#### [ASSIGNED TASK]
In the records that follow, the lines from the one containing "scientific name: Bos taurus" to the one containing "genus: Cervus", inclusive, are to be given again exactly.

══ INPUT FOR THIS TASK ══

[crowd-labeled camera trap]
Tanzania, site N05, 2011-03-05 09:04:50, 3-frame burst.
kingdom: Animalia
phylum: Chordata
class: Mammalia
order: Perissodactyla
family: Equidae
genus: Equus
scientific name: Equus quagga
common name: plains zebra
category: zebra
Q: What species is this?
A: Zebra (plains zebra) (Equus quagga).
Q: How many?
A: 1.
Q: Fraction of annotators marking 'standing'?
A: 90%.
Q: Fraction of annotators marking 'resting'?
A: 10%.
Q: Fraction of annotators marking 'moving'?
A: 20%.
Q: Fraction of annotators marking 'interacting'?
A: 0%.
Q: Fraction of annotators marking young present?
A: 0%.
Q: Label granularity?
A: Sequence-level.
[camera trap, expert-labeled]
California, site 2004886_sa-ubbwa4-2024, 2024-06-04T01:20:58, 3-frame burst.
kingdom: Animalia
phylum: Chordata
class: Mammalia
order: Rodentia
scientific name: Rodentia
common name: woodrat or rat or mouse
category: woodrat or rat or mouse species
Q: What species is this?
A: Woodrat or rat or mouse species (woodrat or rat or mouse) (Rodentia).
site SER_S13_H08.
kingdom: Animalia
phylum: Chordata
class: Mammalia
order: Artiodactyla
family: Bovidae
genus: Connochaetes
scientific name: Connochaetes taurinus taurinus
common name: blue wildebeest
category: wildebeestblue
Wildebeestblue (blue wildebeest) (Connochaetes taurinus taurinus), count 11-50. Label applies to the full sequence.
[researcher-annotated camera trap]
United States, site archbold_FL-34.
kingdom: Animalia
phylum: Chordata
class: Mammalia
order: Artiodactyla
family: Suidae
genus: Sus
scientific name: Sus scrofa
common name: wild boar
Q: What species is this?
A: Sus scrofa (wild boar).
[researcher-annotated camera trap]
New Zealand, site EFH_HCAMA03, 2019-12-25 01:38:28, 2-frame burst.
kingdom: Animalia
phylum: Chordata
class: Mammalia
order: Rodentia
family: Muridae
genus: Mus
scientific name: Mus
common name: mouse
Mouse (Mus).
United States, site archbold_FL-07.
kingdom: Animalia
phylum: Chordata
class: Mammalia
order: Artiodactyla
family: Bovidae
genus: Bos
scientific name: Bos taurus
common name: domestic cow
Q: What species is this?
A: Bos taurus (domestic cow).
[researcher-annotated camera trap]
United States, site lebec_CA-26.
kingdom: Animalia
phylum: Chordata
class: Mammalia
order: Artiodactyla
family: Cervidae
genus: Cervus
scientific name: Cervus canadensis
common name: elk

═══

#### [FINISHED TASK]
scientific name: Bos taurus
common name: domestic cow
Q: What species is this?
A: Bos taurus (domestic cow).
[researcher-annotated camera trap]
United States, site lebec_CA-26.
kingdom: Animalia
phylum: Chordata
class: Mammalia
order: Artiodactyla
family: Cervidae
genus: Cervus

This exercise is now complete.